Your instructions:
Please write out the records exactly.

(Collected data entries)
_ _ _ _
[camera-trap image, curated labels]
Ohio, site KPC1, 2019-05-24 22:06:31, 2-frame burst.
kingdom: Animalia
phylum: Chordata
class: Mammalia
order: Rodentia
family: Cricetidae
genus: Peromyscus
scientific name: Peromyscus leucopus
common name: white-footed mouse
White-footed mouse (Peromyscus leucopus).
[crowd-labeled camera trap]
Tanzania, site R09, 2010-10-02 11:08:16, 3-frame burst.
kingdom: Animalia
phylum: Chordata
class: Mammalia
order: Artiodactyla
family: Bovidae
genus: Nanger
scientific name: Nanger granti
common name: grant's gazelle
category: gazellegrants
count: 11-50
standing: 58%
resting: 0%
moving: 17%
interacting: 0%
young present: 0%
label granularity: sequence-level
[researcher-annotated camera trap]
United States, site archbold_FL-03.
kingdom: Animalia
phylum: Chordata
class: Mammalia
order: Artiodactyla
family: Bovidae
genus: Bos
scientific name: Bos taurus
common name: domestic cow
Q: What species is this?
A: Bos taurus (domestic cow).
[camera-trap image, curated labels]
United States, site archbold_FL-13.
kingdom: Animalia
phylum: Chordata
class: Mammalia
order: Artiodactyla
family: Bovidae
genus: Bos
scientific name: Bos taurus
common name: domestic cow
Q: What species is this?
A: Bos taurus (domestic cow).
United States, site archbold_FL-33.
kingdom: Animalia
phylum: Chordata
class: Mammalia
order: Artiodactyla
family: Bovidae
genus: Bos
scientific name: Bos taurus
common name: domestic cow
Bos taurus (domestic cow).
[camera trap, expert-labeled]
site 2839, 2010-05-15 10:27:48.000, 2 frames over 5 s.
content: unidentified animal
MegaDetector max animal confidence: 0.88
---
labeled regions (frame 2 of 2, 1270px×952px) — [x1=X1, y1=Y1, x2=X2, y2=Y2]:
_ _ _ _
Written solution:
[camera-trap image, curated labels]
Ohio, site KPC1, 2019-05-24 22:06:31, 2-frame burst.
kingdom: Animalia
phylum: Chordata
class: Mammalia
order: Rodentia
family: Cricetidae
genus: Peromyscus
scientific name: Peromyscus leucopus
common name: white-footed mouse
White-footed mouse (Peromyscus leucopus).
[crowd-labeled camera trap]
Tanzania, site R09, 2010-10-02 11:08:16, 3-frame burst.
kingdom: Animalia
phylum: Chordata
class: Mammalia
order: Artiodactyla
family: Bovidae
genus: Nanger
scientific name: Nanger granti
common name: grant's gazelle
category: gazellegrants
count: 11-50
standing: 58%
resting: 0%
moving: 17%
interacting: 0%
young present: 0%
label granularity: sequence-level
[researcher-annotated camera trap]
United States, site archbold_FL-03.
kingdom: Animalia
phylum: Chordata
class: Mammalia
order: Artiodactyla
family: Bovidae
genus: Bos
scientific name: Bos taurus
common name: domestic cow
Q: What species is this?
A: Bos taurus (domestic cow).
[camera-trap image, curated labels]
United States, site archbold_FL-13.
kingdom: Animalia
phylum: Chordata
class: Mammalia
order: Artiodactyla
family: Bovidae
genus: Bos
scientific name: Bos taurus
common name: domestic cow
Q: What species is this?
A: Bos taurus (domestic cow).
United States, site archbold_FL-33.
kingdom: Animalia
phylum: Chordata
class: Mammalia
order: Artiodactyla
family: Bovidae
genus: Bos
scientific name: Bos taurus
common name: domestic cow
Bos taurus (domestic cow).
[camera trap, expert-labeled]
site 2839, 2010-05-15 10:27:48.000, 2 frames over 5 s.
content: unidentified animal
MegaDetector max animal confidence: 0.88
---
labeled regions (frame 2 of 2, 1270px×952px) — [x1=X1, y1=Y1, x2=X2, y2=Y2]:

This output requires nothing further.